There were a couple of papers / assignments, also, worth mega marks. The papers, I fuzzily recall, were all subtitled, ‘Prove you did the prep work and can apply it meaningfully at least this one time’. I don’t remember ever hearing how Precis-Boy did
on the course.
As mentioned above, a course management program like Blackboard or WEbCT is very useful in this type of situation. You can make the course an informal hybrid (online/in class) course. They have great tools for quizzes, graded or not. And you can put in automatic feedback to each question or even each answer. You can also make a “Links” page to helpful study sites.
Also, I have used the discussion board section quite successfully. One way is to make posting in the discussion board part of the grade. For example, post one question/answer/thought per week for 5% of your grade. Another way is for you to post practice questions, but give no comments or solutions until someone in the class attempts an answer. You can also set “online office hours” and use the chat function. I haven’t tried that, but I have a friend who says it worked well.

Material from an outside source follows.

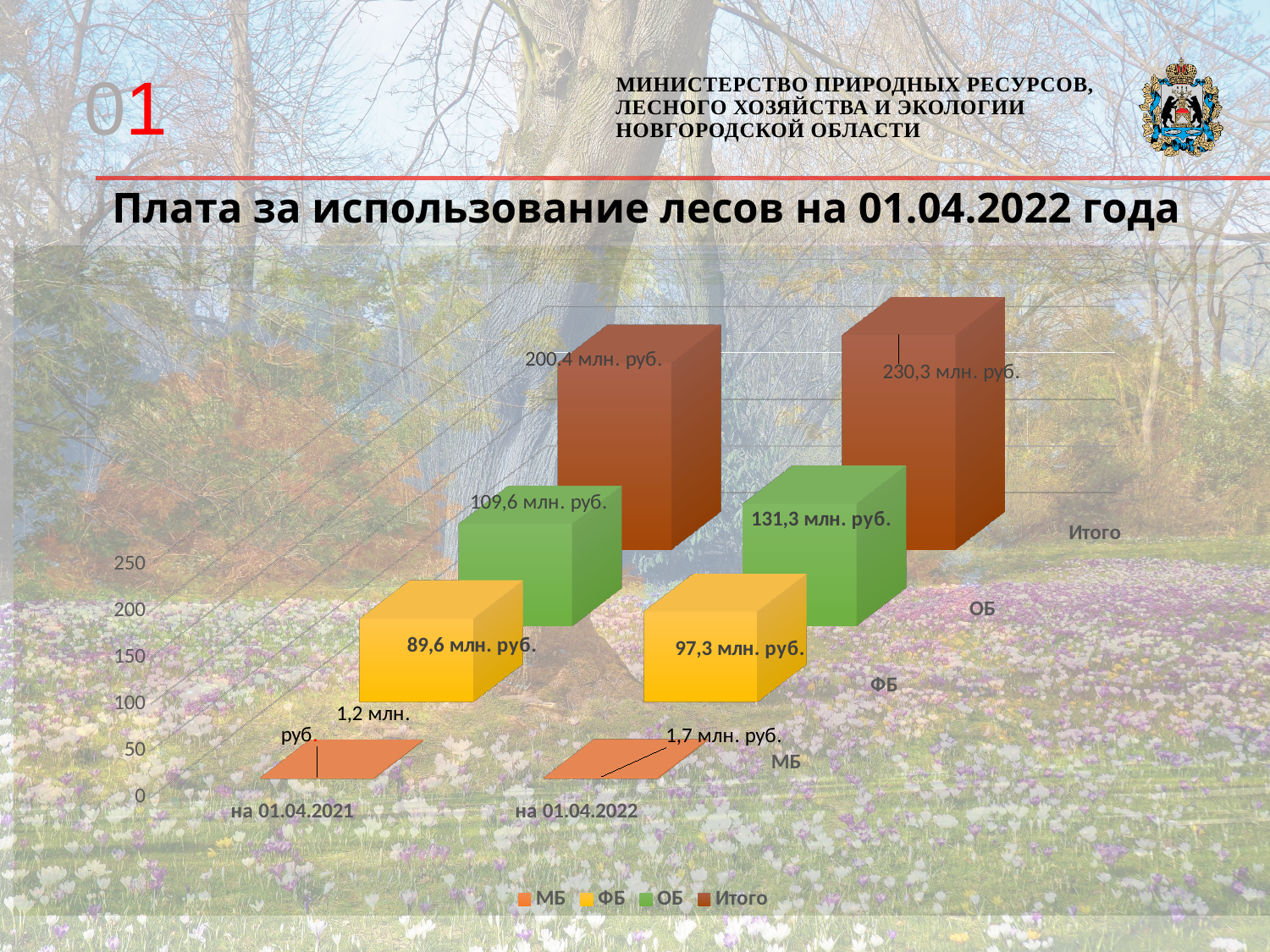
What is the difference between the Итого values for на 01.04.2022 and на 01.04.2021? 29,9 млн. руб. Which is larger: ОБ for на 01.04.2021 or ОБ for на 01.04.2022? на 01.04.2022 What is the value of ОБ for на 01.04.2022? 131,3 млн. руб. What is the value of МБ for на 01.04.2021? 1,2 млн. руб. Which series has the lowest value for на 01.04.2022? МБ What is the value of ФБ for на 01.04.2021? 89,6 млн. руб. How many series does the legend list? 4 What kind of chart is shown on the slide? Bar chart Which series has the highest value for на 01.04.2021? Итого What is the title of the chart? Плата за использование лесов на 01.04.2022 года How many categories are shown on the x axis? 2 What is the value of Итого for на 01.04.2022? 230,3 млн. руб.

Finally, I wouldn’t worry too much about the students’ response to mid-week homework. They are always going to say no to that. Just make it as easy for them to turn in as possible, i.e.- email or Blackboard/WebCT. I think midweek homework is actually a really good idea here. Otherwise, they will cram on Friday for the Saturday class, then do nothing until the next Friday. That will not work on an accelerated schedule. I also teach at a commuter school and I have found that the real hurdle is getting to campus. The more they can do off campus, the better.